As reported by Lucier et al. (9) and Okazaki et al. (14), an A-to-G transition or A-to-C transversion at position 2063 or 2064 of domain V of the M. pneumoniae 23S rRNA gene results in resistance to macrolide antibiotics. We have previously reported the isolation of macrolide-resistant (MR) M. pneumoniae from ca. 20% of clinical specimens collected from pediatric patients in Japan (11). Most of those isolates were highly resistant to 14-membered ring macrolides (MIC, >256 µg/ml) and moderately resistant to 15- and 16-membered ring macrolides.

Even in the cases of patients infected with MR M. pneumoniae, some pediatricians had the impression that there was a good response to macrolide therapy (11). There is a similar debate about the management of infection due to pneumococci. As noted in The Infectious Diseases Society of America (IDSA) guidelines for community-acquired pneumonia management (10), despite the increase of resistant isolates, a corresponding increase has not been seen in the number of clinical treatment failures.

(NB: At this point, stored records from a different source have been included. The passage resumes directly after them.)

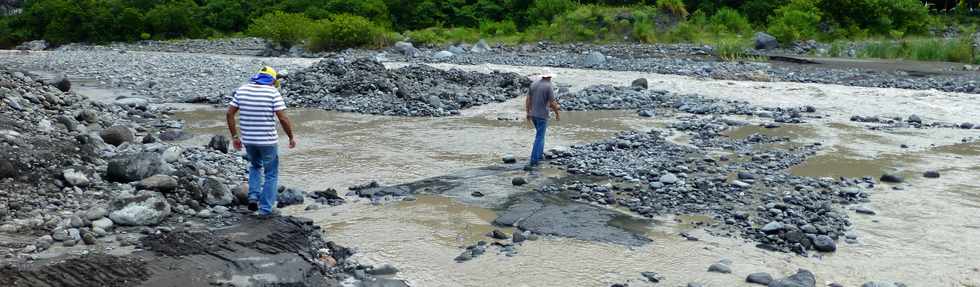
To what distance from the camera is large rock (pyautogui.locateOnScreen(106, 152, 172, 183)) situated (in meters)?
9.62

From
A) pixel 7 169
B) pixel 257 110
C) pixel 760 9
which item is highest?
pixel 257 110

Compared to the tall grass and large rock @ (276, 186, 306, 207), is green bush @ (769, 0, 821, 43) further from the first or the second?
large rock @ (276, 186, 306, 207)

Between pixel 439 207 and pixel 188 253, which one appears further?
pixel 439 207

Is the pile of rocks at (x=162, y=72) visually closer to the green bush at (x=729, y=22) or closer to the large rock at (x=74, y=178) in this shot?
the large rock at (x=74, y=178)

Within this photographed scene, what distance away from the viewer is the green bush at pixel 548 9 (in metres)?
51.0

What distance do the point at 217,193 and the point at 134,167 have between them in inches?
41.0

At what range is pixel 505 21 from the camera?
5319 centimetres

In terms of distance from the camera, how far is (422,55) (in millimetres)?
36719

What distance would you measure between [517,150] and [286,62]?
71.0 ft

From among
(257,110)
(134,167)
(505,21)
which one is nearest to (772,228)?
(257,110)

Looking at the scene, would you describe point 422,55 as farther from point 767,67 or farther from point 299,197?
point 299,197

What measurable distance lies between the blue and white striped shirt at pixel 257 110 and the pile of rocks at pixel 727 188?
4204mm

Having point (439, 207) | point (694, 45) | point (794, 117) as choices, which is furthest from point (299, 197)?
point (694, 45)

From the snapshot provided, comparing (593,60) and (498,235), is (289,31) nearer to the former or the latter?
(593,60)
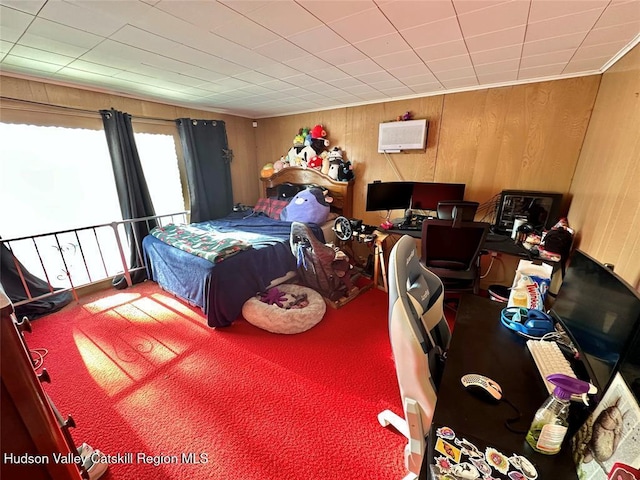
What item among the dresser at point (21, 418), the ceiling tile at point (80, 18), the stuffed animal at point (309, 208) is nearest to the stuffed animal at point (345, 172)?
the stuffed animal at point (309, 208)

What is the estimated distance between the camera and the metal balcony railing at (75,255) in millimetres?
2531

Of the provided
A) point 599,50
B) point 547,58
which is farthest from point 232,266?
point 599,50

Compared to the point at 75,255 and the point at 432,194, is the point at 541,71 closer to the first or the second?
the point at 432,194

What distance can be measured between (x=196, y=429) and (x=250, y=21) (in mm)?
2307

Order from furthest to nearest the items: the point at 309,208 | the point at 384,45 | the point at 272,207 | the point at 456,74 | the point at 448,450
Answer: the point at 272,207
the point at 309,208
the point at 456,74
the point at 384,45
the point at 448,450

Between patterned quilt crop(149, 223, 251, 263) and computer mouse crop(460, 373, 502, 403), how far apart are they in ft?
6.65

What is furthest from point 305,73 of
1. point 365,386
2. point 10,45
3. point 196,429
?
point 196,429

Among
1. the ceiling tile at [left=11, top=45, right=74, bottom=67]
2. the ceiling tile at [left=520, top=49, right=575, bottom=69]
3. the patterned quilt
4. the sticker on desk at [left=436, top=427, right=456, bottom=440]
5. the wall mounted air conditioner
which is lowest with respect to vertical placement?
the patterned quilt

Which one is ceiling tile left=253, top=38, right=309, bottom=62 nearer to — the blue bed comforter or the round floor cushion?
the blue bed comforter

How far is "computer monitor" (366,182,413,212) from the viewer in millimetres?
2941

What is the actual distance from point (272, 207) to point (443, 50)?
108 inches

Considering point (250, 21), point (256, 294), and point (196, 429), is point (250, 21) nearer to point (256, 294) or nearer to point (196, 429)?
point (256, 294)

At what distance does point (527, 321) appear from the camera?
113 cm

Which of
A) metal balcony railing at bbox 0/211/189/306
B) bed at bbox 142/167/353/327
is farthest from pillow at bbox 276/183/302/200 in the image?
metal balcony railing at bbox 0/211/189/306
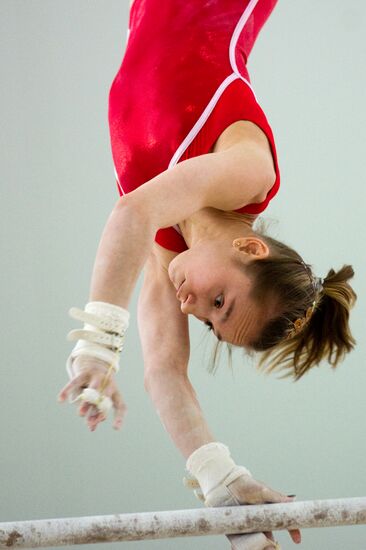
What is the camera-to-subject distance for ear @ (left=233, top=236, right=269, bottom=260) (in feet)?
5.53

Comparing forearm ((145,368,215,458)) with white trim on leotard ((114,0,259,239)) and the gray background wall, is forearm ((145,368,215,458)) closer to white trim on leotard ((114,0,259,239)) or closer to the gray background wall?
white trim on leotard ((114,0,259,239))

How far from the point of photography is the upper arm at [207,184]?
149 cm

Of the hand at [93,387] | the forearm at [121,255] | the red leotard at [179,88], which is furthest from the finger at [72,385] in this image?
the red leotard at [179,88]

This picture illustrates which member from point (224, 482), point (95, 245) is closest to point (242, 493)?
point (224, 482)

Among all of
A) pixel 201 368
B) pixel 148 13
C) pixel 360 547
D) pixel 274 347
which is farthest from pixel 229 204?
pixel 360 547

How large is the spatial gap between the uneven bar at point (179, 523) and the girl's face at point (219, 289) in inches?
13.7

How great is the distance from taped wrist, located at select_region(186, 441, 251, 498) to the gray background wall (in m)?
2.39

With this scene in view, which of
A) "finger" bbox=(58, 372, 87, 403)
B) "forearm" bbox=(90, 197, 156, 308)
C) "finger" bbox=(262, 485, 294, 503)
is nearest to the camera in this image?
"finger" bbox=(58, 372, 87, 403)

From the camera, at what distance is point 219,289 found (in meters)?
1.65

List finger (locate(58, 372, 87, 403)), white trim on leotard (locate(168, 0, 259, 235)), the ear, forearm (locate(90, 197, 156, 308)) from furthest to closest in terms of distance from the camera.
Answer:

One possible explanation for this is the nonantimicrobial effects of macrolides. It is known that macrolides have beneficial immunomodulating effects (1, 4, 6, 20), and they are clinically effective in hypersecretory conditions such as diffuse panbronchiolitis (7, 8) and cystic fibrosis (16). Thus, macrolides could be clinically effective even in MR M. pneumoniae infections.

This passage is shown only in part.